Records of spatial reasoning questions:
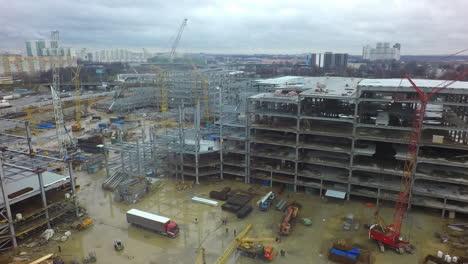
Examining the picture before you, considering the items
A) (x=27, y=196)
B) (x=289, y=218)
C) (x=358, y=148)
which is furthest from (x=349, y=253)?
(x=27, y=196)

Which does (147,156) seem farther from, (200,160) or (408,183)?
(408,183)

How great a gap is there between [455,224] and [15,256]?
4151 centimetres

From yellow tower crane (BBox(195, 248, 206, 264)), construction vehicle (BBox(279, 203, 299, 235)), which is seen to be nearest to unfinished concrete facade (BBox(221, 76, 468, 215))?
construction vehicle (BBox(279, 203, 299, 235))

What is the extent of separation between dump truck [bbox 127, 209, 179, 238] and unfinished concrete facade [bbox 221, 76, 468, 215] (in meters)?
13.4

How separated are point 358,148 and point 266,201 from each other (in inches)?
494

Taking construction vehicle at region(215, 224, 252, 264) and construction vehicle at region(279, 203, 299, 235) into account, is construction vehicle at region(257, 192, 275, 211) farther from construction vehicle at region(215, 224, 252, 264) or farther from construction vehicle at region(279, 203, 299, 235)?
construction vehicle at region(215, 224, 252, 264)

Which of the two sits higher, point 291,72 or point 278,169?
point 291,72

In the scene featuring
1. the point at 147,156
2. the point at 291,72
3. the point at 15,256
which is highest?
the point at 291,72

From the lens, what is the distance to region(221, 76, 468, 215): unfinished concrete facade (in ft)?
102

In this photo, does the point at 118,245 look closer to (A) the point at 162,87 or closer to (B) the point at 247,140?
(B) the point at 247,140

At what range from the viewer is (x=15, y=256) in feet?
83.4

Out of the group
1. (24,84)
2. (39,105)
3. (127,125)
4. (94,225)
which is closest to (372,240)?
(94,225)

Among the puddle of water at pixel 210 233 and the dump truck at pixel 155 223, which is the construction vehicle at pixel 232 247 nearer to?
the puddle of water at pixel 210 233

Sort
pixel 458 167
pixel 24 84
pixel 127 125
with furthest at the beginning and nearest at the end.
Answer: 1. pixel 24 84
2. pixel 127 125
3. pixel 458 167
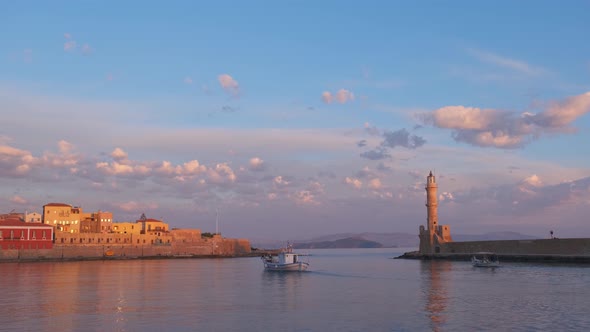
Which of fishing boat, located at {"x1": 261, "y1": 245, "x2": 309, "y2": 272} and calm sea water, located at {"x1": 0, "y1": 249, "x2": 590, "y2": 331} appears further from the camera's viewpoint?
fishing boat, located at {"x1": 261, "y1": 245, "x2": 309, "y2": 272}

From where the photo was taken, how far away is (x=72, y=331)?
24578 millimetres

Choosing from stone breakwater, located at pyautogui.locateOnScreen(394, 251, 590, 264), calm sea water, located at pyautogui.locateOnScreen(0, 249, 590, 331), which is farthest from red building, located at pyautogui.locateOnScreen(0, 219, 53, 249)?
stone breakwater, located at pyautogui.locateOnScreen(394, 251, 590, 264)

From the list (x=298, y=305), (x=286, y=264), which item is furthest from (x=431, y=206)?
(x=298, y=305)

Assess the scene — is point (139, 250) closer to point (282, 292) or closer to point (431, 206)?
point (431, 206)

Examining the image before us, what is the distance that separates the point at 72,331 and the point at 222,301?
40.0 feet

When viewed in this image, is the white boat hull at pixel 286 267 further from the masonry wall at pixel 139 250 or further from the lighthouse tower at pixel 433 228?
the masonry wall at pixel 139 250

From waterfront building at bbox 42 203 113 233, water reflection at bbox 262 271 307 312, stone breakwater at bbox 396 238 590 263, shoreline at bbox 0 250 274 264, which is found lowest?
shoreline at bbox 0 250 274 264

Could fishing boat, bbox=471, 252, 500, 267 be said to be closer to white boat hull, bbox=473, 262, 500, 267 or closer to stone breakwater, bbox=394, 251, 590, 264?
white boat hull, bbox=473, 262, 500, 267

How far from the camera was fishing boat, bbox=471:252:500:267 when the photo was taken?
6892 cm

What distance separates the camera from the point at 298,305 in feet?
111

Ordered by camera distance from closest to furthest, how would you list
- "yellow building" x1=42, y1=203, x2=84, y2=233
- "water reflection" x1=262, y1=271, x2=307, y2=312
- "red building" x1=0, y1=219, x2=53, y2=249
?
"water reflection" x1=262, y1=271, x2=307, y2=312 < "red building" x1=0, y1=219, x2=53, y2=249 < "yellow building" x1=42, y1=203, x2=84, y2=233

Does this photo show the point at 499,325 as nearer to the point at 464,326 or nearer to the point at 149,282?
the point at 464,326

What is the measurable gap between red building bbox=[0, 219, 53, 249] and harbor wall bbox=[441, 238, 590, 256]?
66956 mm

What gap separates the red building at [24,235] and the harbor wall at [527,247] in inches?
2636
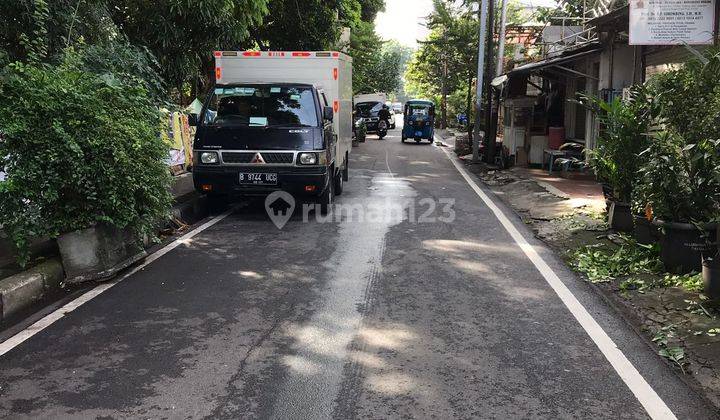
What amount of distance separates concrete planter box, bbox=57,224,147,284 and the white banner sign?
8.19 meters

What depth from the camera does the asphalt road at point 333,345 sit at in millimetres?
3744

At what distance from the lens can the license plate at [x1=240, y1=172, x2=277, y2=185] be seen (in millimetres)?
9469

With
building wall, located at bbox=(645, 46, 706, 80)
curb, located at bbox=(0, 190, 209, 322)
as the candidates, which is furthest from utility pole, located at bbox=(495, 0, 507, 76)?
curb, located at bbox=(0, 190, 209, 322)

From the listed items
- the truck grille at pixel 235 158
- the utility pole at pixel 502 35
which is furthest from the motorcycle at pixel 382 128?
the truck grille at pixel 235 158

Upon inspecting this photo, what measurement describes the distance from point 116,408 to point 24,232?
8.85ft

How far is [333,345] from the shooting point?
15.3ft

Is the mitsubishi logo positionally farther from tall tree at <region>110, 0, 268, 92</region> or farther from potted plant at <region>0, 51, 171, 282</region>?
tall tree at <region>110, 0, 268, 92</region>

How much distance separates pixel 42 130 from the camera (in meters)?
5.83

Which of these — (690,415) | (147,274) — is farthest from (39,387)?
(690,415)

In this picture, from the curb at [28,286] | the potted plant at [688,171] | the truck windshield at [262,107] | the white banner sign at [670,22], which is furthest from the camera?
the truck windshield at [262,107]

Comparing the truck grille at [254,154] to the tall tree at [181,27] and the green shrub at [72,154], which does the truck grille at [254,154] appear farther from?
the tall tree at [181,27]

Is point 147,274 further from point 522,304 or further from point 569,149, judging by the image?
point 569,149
==
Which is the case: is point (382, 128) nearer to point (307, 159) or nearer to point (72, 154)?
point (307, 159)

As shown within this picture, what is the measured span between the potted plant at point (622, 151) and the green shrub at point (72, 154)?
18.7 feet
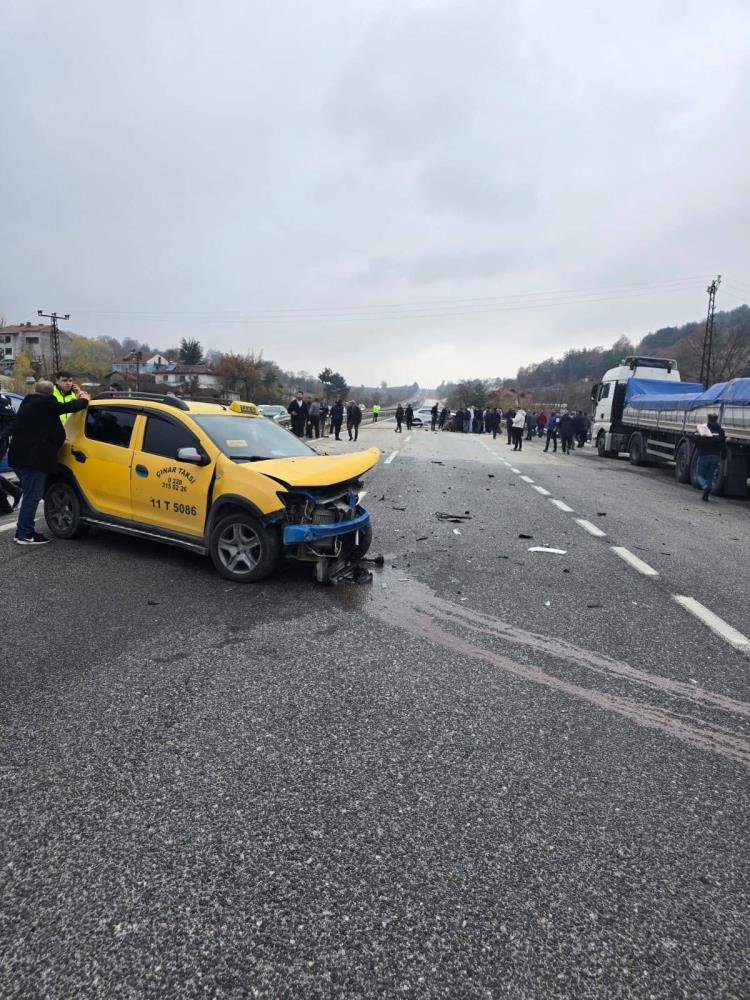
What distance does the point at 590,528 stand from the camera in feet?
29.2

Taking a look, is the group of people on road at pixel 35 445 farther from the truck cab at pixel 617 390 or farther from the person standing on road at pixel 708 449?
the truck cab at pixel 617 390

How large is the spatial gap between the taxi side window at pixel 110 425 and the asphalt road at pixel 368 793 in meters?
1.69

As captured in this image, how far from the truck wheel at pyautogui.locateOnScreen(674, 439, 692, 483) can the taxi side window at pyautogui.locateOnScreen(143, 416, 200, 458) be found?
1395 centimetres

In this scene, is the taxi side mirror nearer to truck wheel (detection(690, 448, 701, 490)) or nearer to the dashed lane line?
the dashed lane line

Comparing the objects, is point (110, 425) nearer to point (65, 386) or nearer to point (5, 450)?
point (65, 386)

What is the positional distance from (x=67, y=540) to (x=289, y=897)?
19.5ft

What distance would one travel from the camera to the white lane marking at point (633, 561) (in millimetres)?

§ STATED EXERCISE
Can you copy the entries starting at the line containing "What is the positional" and ending at the line containing "What distance would", swapping "distance" for "span" and leaving everything else unchanged?

§ RESPONSE TO THE EXERCISE
What is the positional span from (x=67, y=540) to (x=289, y=897)?
19.5ft

What span would one travel from the camera to the white lane marking at point (633, 561) (in millimetres)?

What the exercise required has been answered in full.